Quien, por el contrario, sí supo leer el momento fue el principal competidor de Iglesias: el príncipe catódico socialista. Roto el candado del 78 a izquierda (Podemos) y derecha (Ciudadanos, primero, y Vox, después), Sánchez supo modificar y consolidar las estructuras del PSOE en el 39 Congreso para hacer de la organización su particular interfaz popular. Centralizó el poder y ganó popularidad. De regreso al gobierno, pero sin podemos en el ejecutivo, gobernó más a la izquierda que nunca.
Aún así, esto no impidió que en el 40 Congreso –el de «la reunificación»–, Sánchez fuese capaz de reconciliar a la familia socialista. A diferencia de Iglesias y su depuración de toda disidencia, el del PSOE supo recuperar a figuras tan complicadas en lo personal como Antonio Hernando. Aún es más, Sánchez interpretó con acierto que Iglesias siempre iba a necesitar más recursos de los que consumía su lógica disciplinaria. En un nuevo gesto maquiaveliano, solo lo incorporó a un gobierno cuyo diseño convertía a Díaz en la única ministra relevante por obra de un actor del 78: CC.OO.
También en Catalunya Sánchez ha sido leal a su guión. En su día aceptó el 155 afianzando su posición como partido de Estado. A pesar del coste (relativo) de esa medida entre su electorado, lo cierto es que sentó las bases para capitalizar en Catalunya el hundimiento de Cs por la implosión del Procés. Los indultos sin hacer caso a la mesa de diálogo fueron ahí su gran apuesta y éxito. Con un independentismo de discurso inflacionado y sin movilización en las calles, Sánchez encarnó la magnanimidad de El Príncipe. Sin ese precedente, habría carecido de margen para negociar la amnistía.
¿Qué dura una legislatura?
Tan pronto como Sánchez ha sido reelegido, un doble debate se ha puesto sobre la mesa: ¿cuál va a ser el gobierno y cuánto va a durar esta legislatura? El primer debate, de entrada, solo guarda una incógnita: ¿se va Podemos al grupo mixto tras ser expulsado del gobierno? El segundo, sin embargo, es la clave para medir hasta qué punto la clausura del momento maquiaveliano ha llegado a su fin o todavía se puede reabrir.

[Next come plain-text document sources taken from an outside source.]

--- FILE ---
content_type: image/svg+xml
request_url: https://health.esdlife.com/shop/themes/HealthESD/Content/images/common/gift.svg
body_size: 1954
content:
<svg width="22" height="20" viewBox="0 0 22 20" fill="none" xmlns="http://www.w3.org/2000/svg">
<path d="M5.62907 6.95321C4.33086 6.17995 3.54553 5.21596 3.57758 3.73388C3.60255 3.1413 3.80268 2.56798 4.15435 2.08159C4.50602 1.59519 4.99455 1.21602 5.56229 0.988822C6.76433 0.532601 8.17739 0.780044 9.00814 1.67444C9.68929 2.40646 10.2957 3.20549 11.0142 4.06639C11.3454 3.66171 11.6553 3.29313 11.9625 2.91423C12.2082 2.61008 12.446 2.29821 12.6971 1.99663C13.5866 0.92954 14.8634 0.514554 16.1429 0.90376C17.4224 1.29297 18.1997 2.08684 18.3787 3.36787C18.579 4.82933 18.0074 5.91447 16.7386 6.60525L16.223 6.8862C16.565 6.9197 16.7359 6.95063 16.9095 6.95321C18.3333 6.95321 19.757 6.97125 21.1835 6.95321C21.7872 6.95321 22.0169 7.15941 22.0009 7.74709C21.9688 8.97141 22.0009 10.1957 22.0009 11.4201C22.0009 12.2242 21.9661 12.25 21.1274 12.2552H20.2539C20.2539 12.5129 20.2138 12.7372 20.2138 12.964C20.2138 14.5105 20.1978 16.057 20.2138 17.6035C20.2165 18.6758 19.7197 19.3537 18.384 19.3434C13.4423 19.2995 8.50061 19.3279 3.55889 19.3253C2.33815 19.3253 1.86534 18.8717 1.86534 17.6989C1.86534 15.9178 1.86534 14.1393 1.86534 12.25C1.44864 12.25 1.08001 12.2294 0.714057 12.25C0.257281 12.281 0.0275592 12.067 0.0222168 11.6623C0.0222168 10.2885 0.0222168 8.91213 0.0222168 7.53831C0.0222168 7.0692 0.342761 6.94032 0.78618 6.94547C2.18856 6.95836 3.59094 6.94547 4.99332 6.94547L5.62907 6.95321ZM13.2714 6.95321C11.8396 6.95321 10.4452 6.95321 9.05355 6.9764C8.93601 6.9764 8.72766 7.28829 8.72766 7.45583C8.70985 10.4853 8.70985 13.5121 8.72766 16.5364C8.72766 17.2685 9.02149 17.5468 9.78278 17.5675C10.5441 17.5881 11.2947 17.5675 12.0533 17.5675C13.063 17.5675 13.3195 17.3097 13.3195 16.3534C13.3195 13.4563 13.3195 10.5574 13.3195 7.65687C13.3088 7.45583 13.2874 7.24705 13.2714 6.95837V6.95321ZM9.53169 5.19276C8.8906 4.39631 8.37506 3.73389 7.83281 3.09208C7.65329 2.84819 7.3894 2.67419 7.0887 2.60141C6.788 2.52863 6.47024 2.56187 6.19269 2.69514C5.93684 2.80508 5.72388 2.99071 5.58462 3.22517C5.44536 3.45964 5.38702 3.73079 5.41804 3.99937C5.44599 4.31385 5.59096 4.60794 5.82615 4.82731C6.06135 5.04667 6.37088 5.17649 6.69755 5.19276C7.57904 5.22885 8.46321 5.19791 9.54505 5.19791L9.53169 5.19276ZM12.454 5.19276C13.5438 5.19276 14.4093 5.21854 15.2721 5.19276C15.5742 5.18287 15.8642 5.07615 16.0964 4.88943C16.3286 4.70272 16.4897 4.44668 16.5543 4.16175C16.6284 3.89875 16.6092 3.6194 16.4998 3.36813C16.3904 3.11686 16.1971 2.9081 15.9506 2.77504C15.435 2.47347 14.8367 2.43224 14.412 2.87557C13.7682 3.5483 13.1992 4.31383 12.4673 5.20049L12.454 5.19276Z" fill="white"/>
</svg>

En primer lugar, el 23J ha arrojado un resultado endemoniado. De haber ganado PP y Vox, la situación en estos momentos sería de completa clausura por la vía punitiva. Sin embargo, la polarización inducida por las derechas para hacerse con una «mayoría por desafección», a la manera de Rajoy en 2011, ha reforzado la centralidad del PSOE. Por si fuera poco, la prórroga innecesaria de una investidura fallida para agitar y mantener movilizadas las derechas a la espera de un fracaso de la investidura probable, solo ha tenido por efecto favorecer la emergencia de un contramovimiento neofascista difícilmente domesticable y, por ende, apuntalar el apoyo a Sánchez
Ante este estado de cosas, la legislatura que tenemos por delante apunta a que gozará de la misma frágil salud de hierro que el régimen del 78. En tanto no se presente en la ecuación la reactivación de un espacio de movilización civil que politice la multicrisis actual o algún otro factor de disruptividad semejante, seguiremos asistiendo a lo que ya hemos visto de momento: unas derechas insuficientes y precisadas de la desafección y unos nacionalismos e izquierdas precisadas del escudo protector del mal menor que hoy encarna Sánchez.
Una vez más, como hasta ahora desde 2019, la recuperación del normal funcionamiento de las instituciones del 78 es la mejor apuesta que puede hacer el bipartidismo. El PP precisa de desgastar a Vox como lo está haciendo el PSOE a su izquierda. Las reivindicaciones independentistas, una vez pacificadas por medio de la amnistía, podrán ser reconducidas al marco constitucional.
Ese es al menos el horizonte estratégico al que apunta el próximo gobierno y, más allá, el bloque social, democrático y plurinacional de la investidura. Por descontado nadie puede hacer pronósticos seguros más allá de un plazo de tiempo muy corto. Pero las expectativas razonables no apuntan a una precipitación tan pronta de la legislatura. El régimen sigue adelante metabolizando su crisis de los Años Diez y sin otro príncipe catódico por ahora que Pedro Sánchez.